Chaucer Shop Owners Cross With Council Decisions
TRADERS blame the council for the decline of Chaucer shopping centre off Deerlands Avenue in Parson Cross.
They feel aggrieved after half the shopping parade was bulldozed by the council and sold to the NHS to provide a new health centre, which has not yet materialised.
And they are angry at the demolition of council houses in the area, which has taken away customers.
Unlike many small traders, shopkeepers in Chaucer are looking forward to the opening of a supermarket nearby - the Asda currently being built next to Chaucer School.
Ricky Derbyshire, of family-run Derbyshire DIY, said: “We are not worried about Asda - I think it will be a good thing.
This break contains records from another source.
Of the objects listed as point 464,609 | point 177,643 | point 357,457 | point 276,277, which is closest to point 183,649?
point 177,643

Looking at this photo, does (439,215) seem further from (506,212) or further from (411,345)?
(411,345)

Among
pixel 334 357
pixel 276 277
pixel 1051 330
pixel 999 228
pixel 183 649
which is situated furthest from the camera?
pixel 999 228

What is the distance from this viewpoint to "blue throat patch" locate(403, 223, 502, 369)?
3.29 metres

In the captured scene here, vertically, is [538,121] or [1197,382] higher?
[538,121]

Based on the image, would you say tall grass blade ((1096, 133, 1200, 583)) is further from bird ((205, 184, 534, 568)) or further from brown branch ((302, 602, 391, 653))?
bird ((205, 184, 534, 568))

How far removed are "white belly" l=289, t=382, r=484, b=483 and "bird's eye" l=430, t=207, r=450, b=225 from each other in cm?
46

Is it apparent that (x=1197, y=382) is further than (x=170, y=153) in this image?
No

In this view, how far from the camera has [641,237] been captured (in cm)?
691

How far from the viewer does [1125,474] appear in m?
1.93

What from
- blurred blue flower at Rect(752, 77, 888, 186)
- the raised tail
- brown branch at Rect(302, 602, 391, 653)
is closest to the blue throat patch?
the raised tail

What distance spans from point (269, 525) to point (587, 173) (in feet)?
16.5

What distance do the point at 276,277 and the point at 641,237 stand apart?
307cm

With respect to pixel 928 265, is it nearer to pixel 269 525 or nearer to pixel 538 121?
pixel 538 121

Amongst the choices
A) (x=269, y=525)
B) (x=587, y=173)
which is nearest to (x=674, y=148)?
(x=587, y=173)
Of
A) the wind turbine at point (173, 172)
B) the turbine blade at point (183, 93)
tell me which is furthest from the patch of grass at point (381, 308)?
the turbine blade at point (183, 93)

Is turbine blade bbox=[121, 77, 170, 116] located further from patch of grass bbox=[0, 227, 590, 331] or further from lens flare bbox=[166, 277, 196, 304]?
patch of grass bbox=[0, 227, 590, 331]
Most people currently go out of the area to shop because the nearest supermarket is Morrisons at Ecclesfield.
“The council should take the most blame for the area becoming run down. They knocked down houses and shops for the medical centre.
“The council had three different areas where they could have put the health centre, two of which were empty, but it chose the one here which had shops on it.
“Not only did it deprive the council of some rental money, it hit trade for neighbouring businesses.”
The site of the former shopping parade stands derelict - and the new health centre is still waiting to proceed.
Officials say consultation is taking place with GPs in the area about what type of facility will be provided, and that funding is available for the project despite the cuts.
The 11 shops left are four takeaways, a hairdresser’s, a barber, a DIY store, a furniture shop, a bookmaker’s, a cafe and convenience store Albany News and Booze.
A worker at the convenience store said: “It’s the council which keeps allowing takeaways to come in but they have the shutters down in the day and do not attract customers.
“Asda should improve things.”
Dennis Aslan, of Cross Cafe, said: “Asda will bring people to Parson Cross and create 150 jobs in the area, so people will have more money to spend.
“The impact on us will be one of two things. Either its cafe will kill us or it will bring extra trade and help – I’m not sure which.
“These days small businesses are shutting down anyway.
“There used to be a clothes shop next door but it closed and was derelict for eight years.
“We expanded into it to turn what used to be a sandwich shop into a cafe.
“The council could help us by improving the parking spaces outside and providing grants for people to improve their shop fronts.”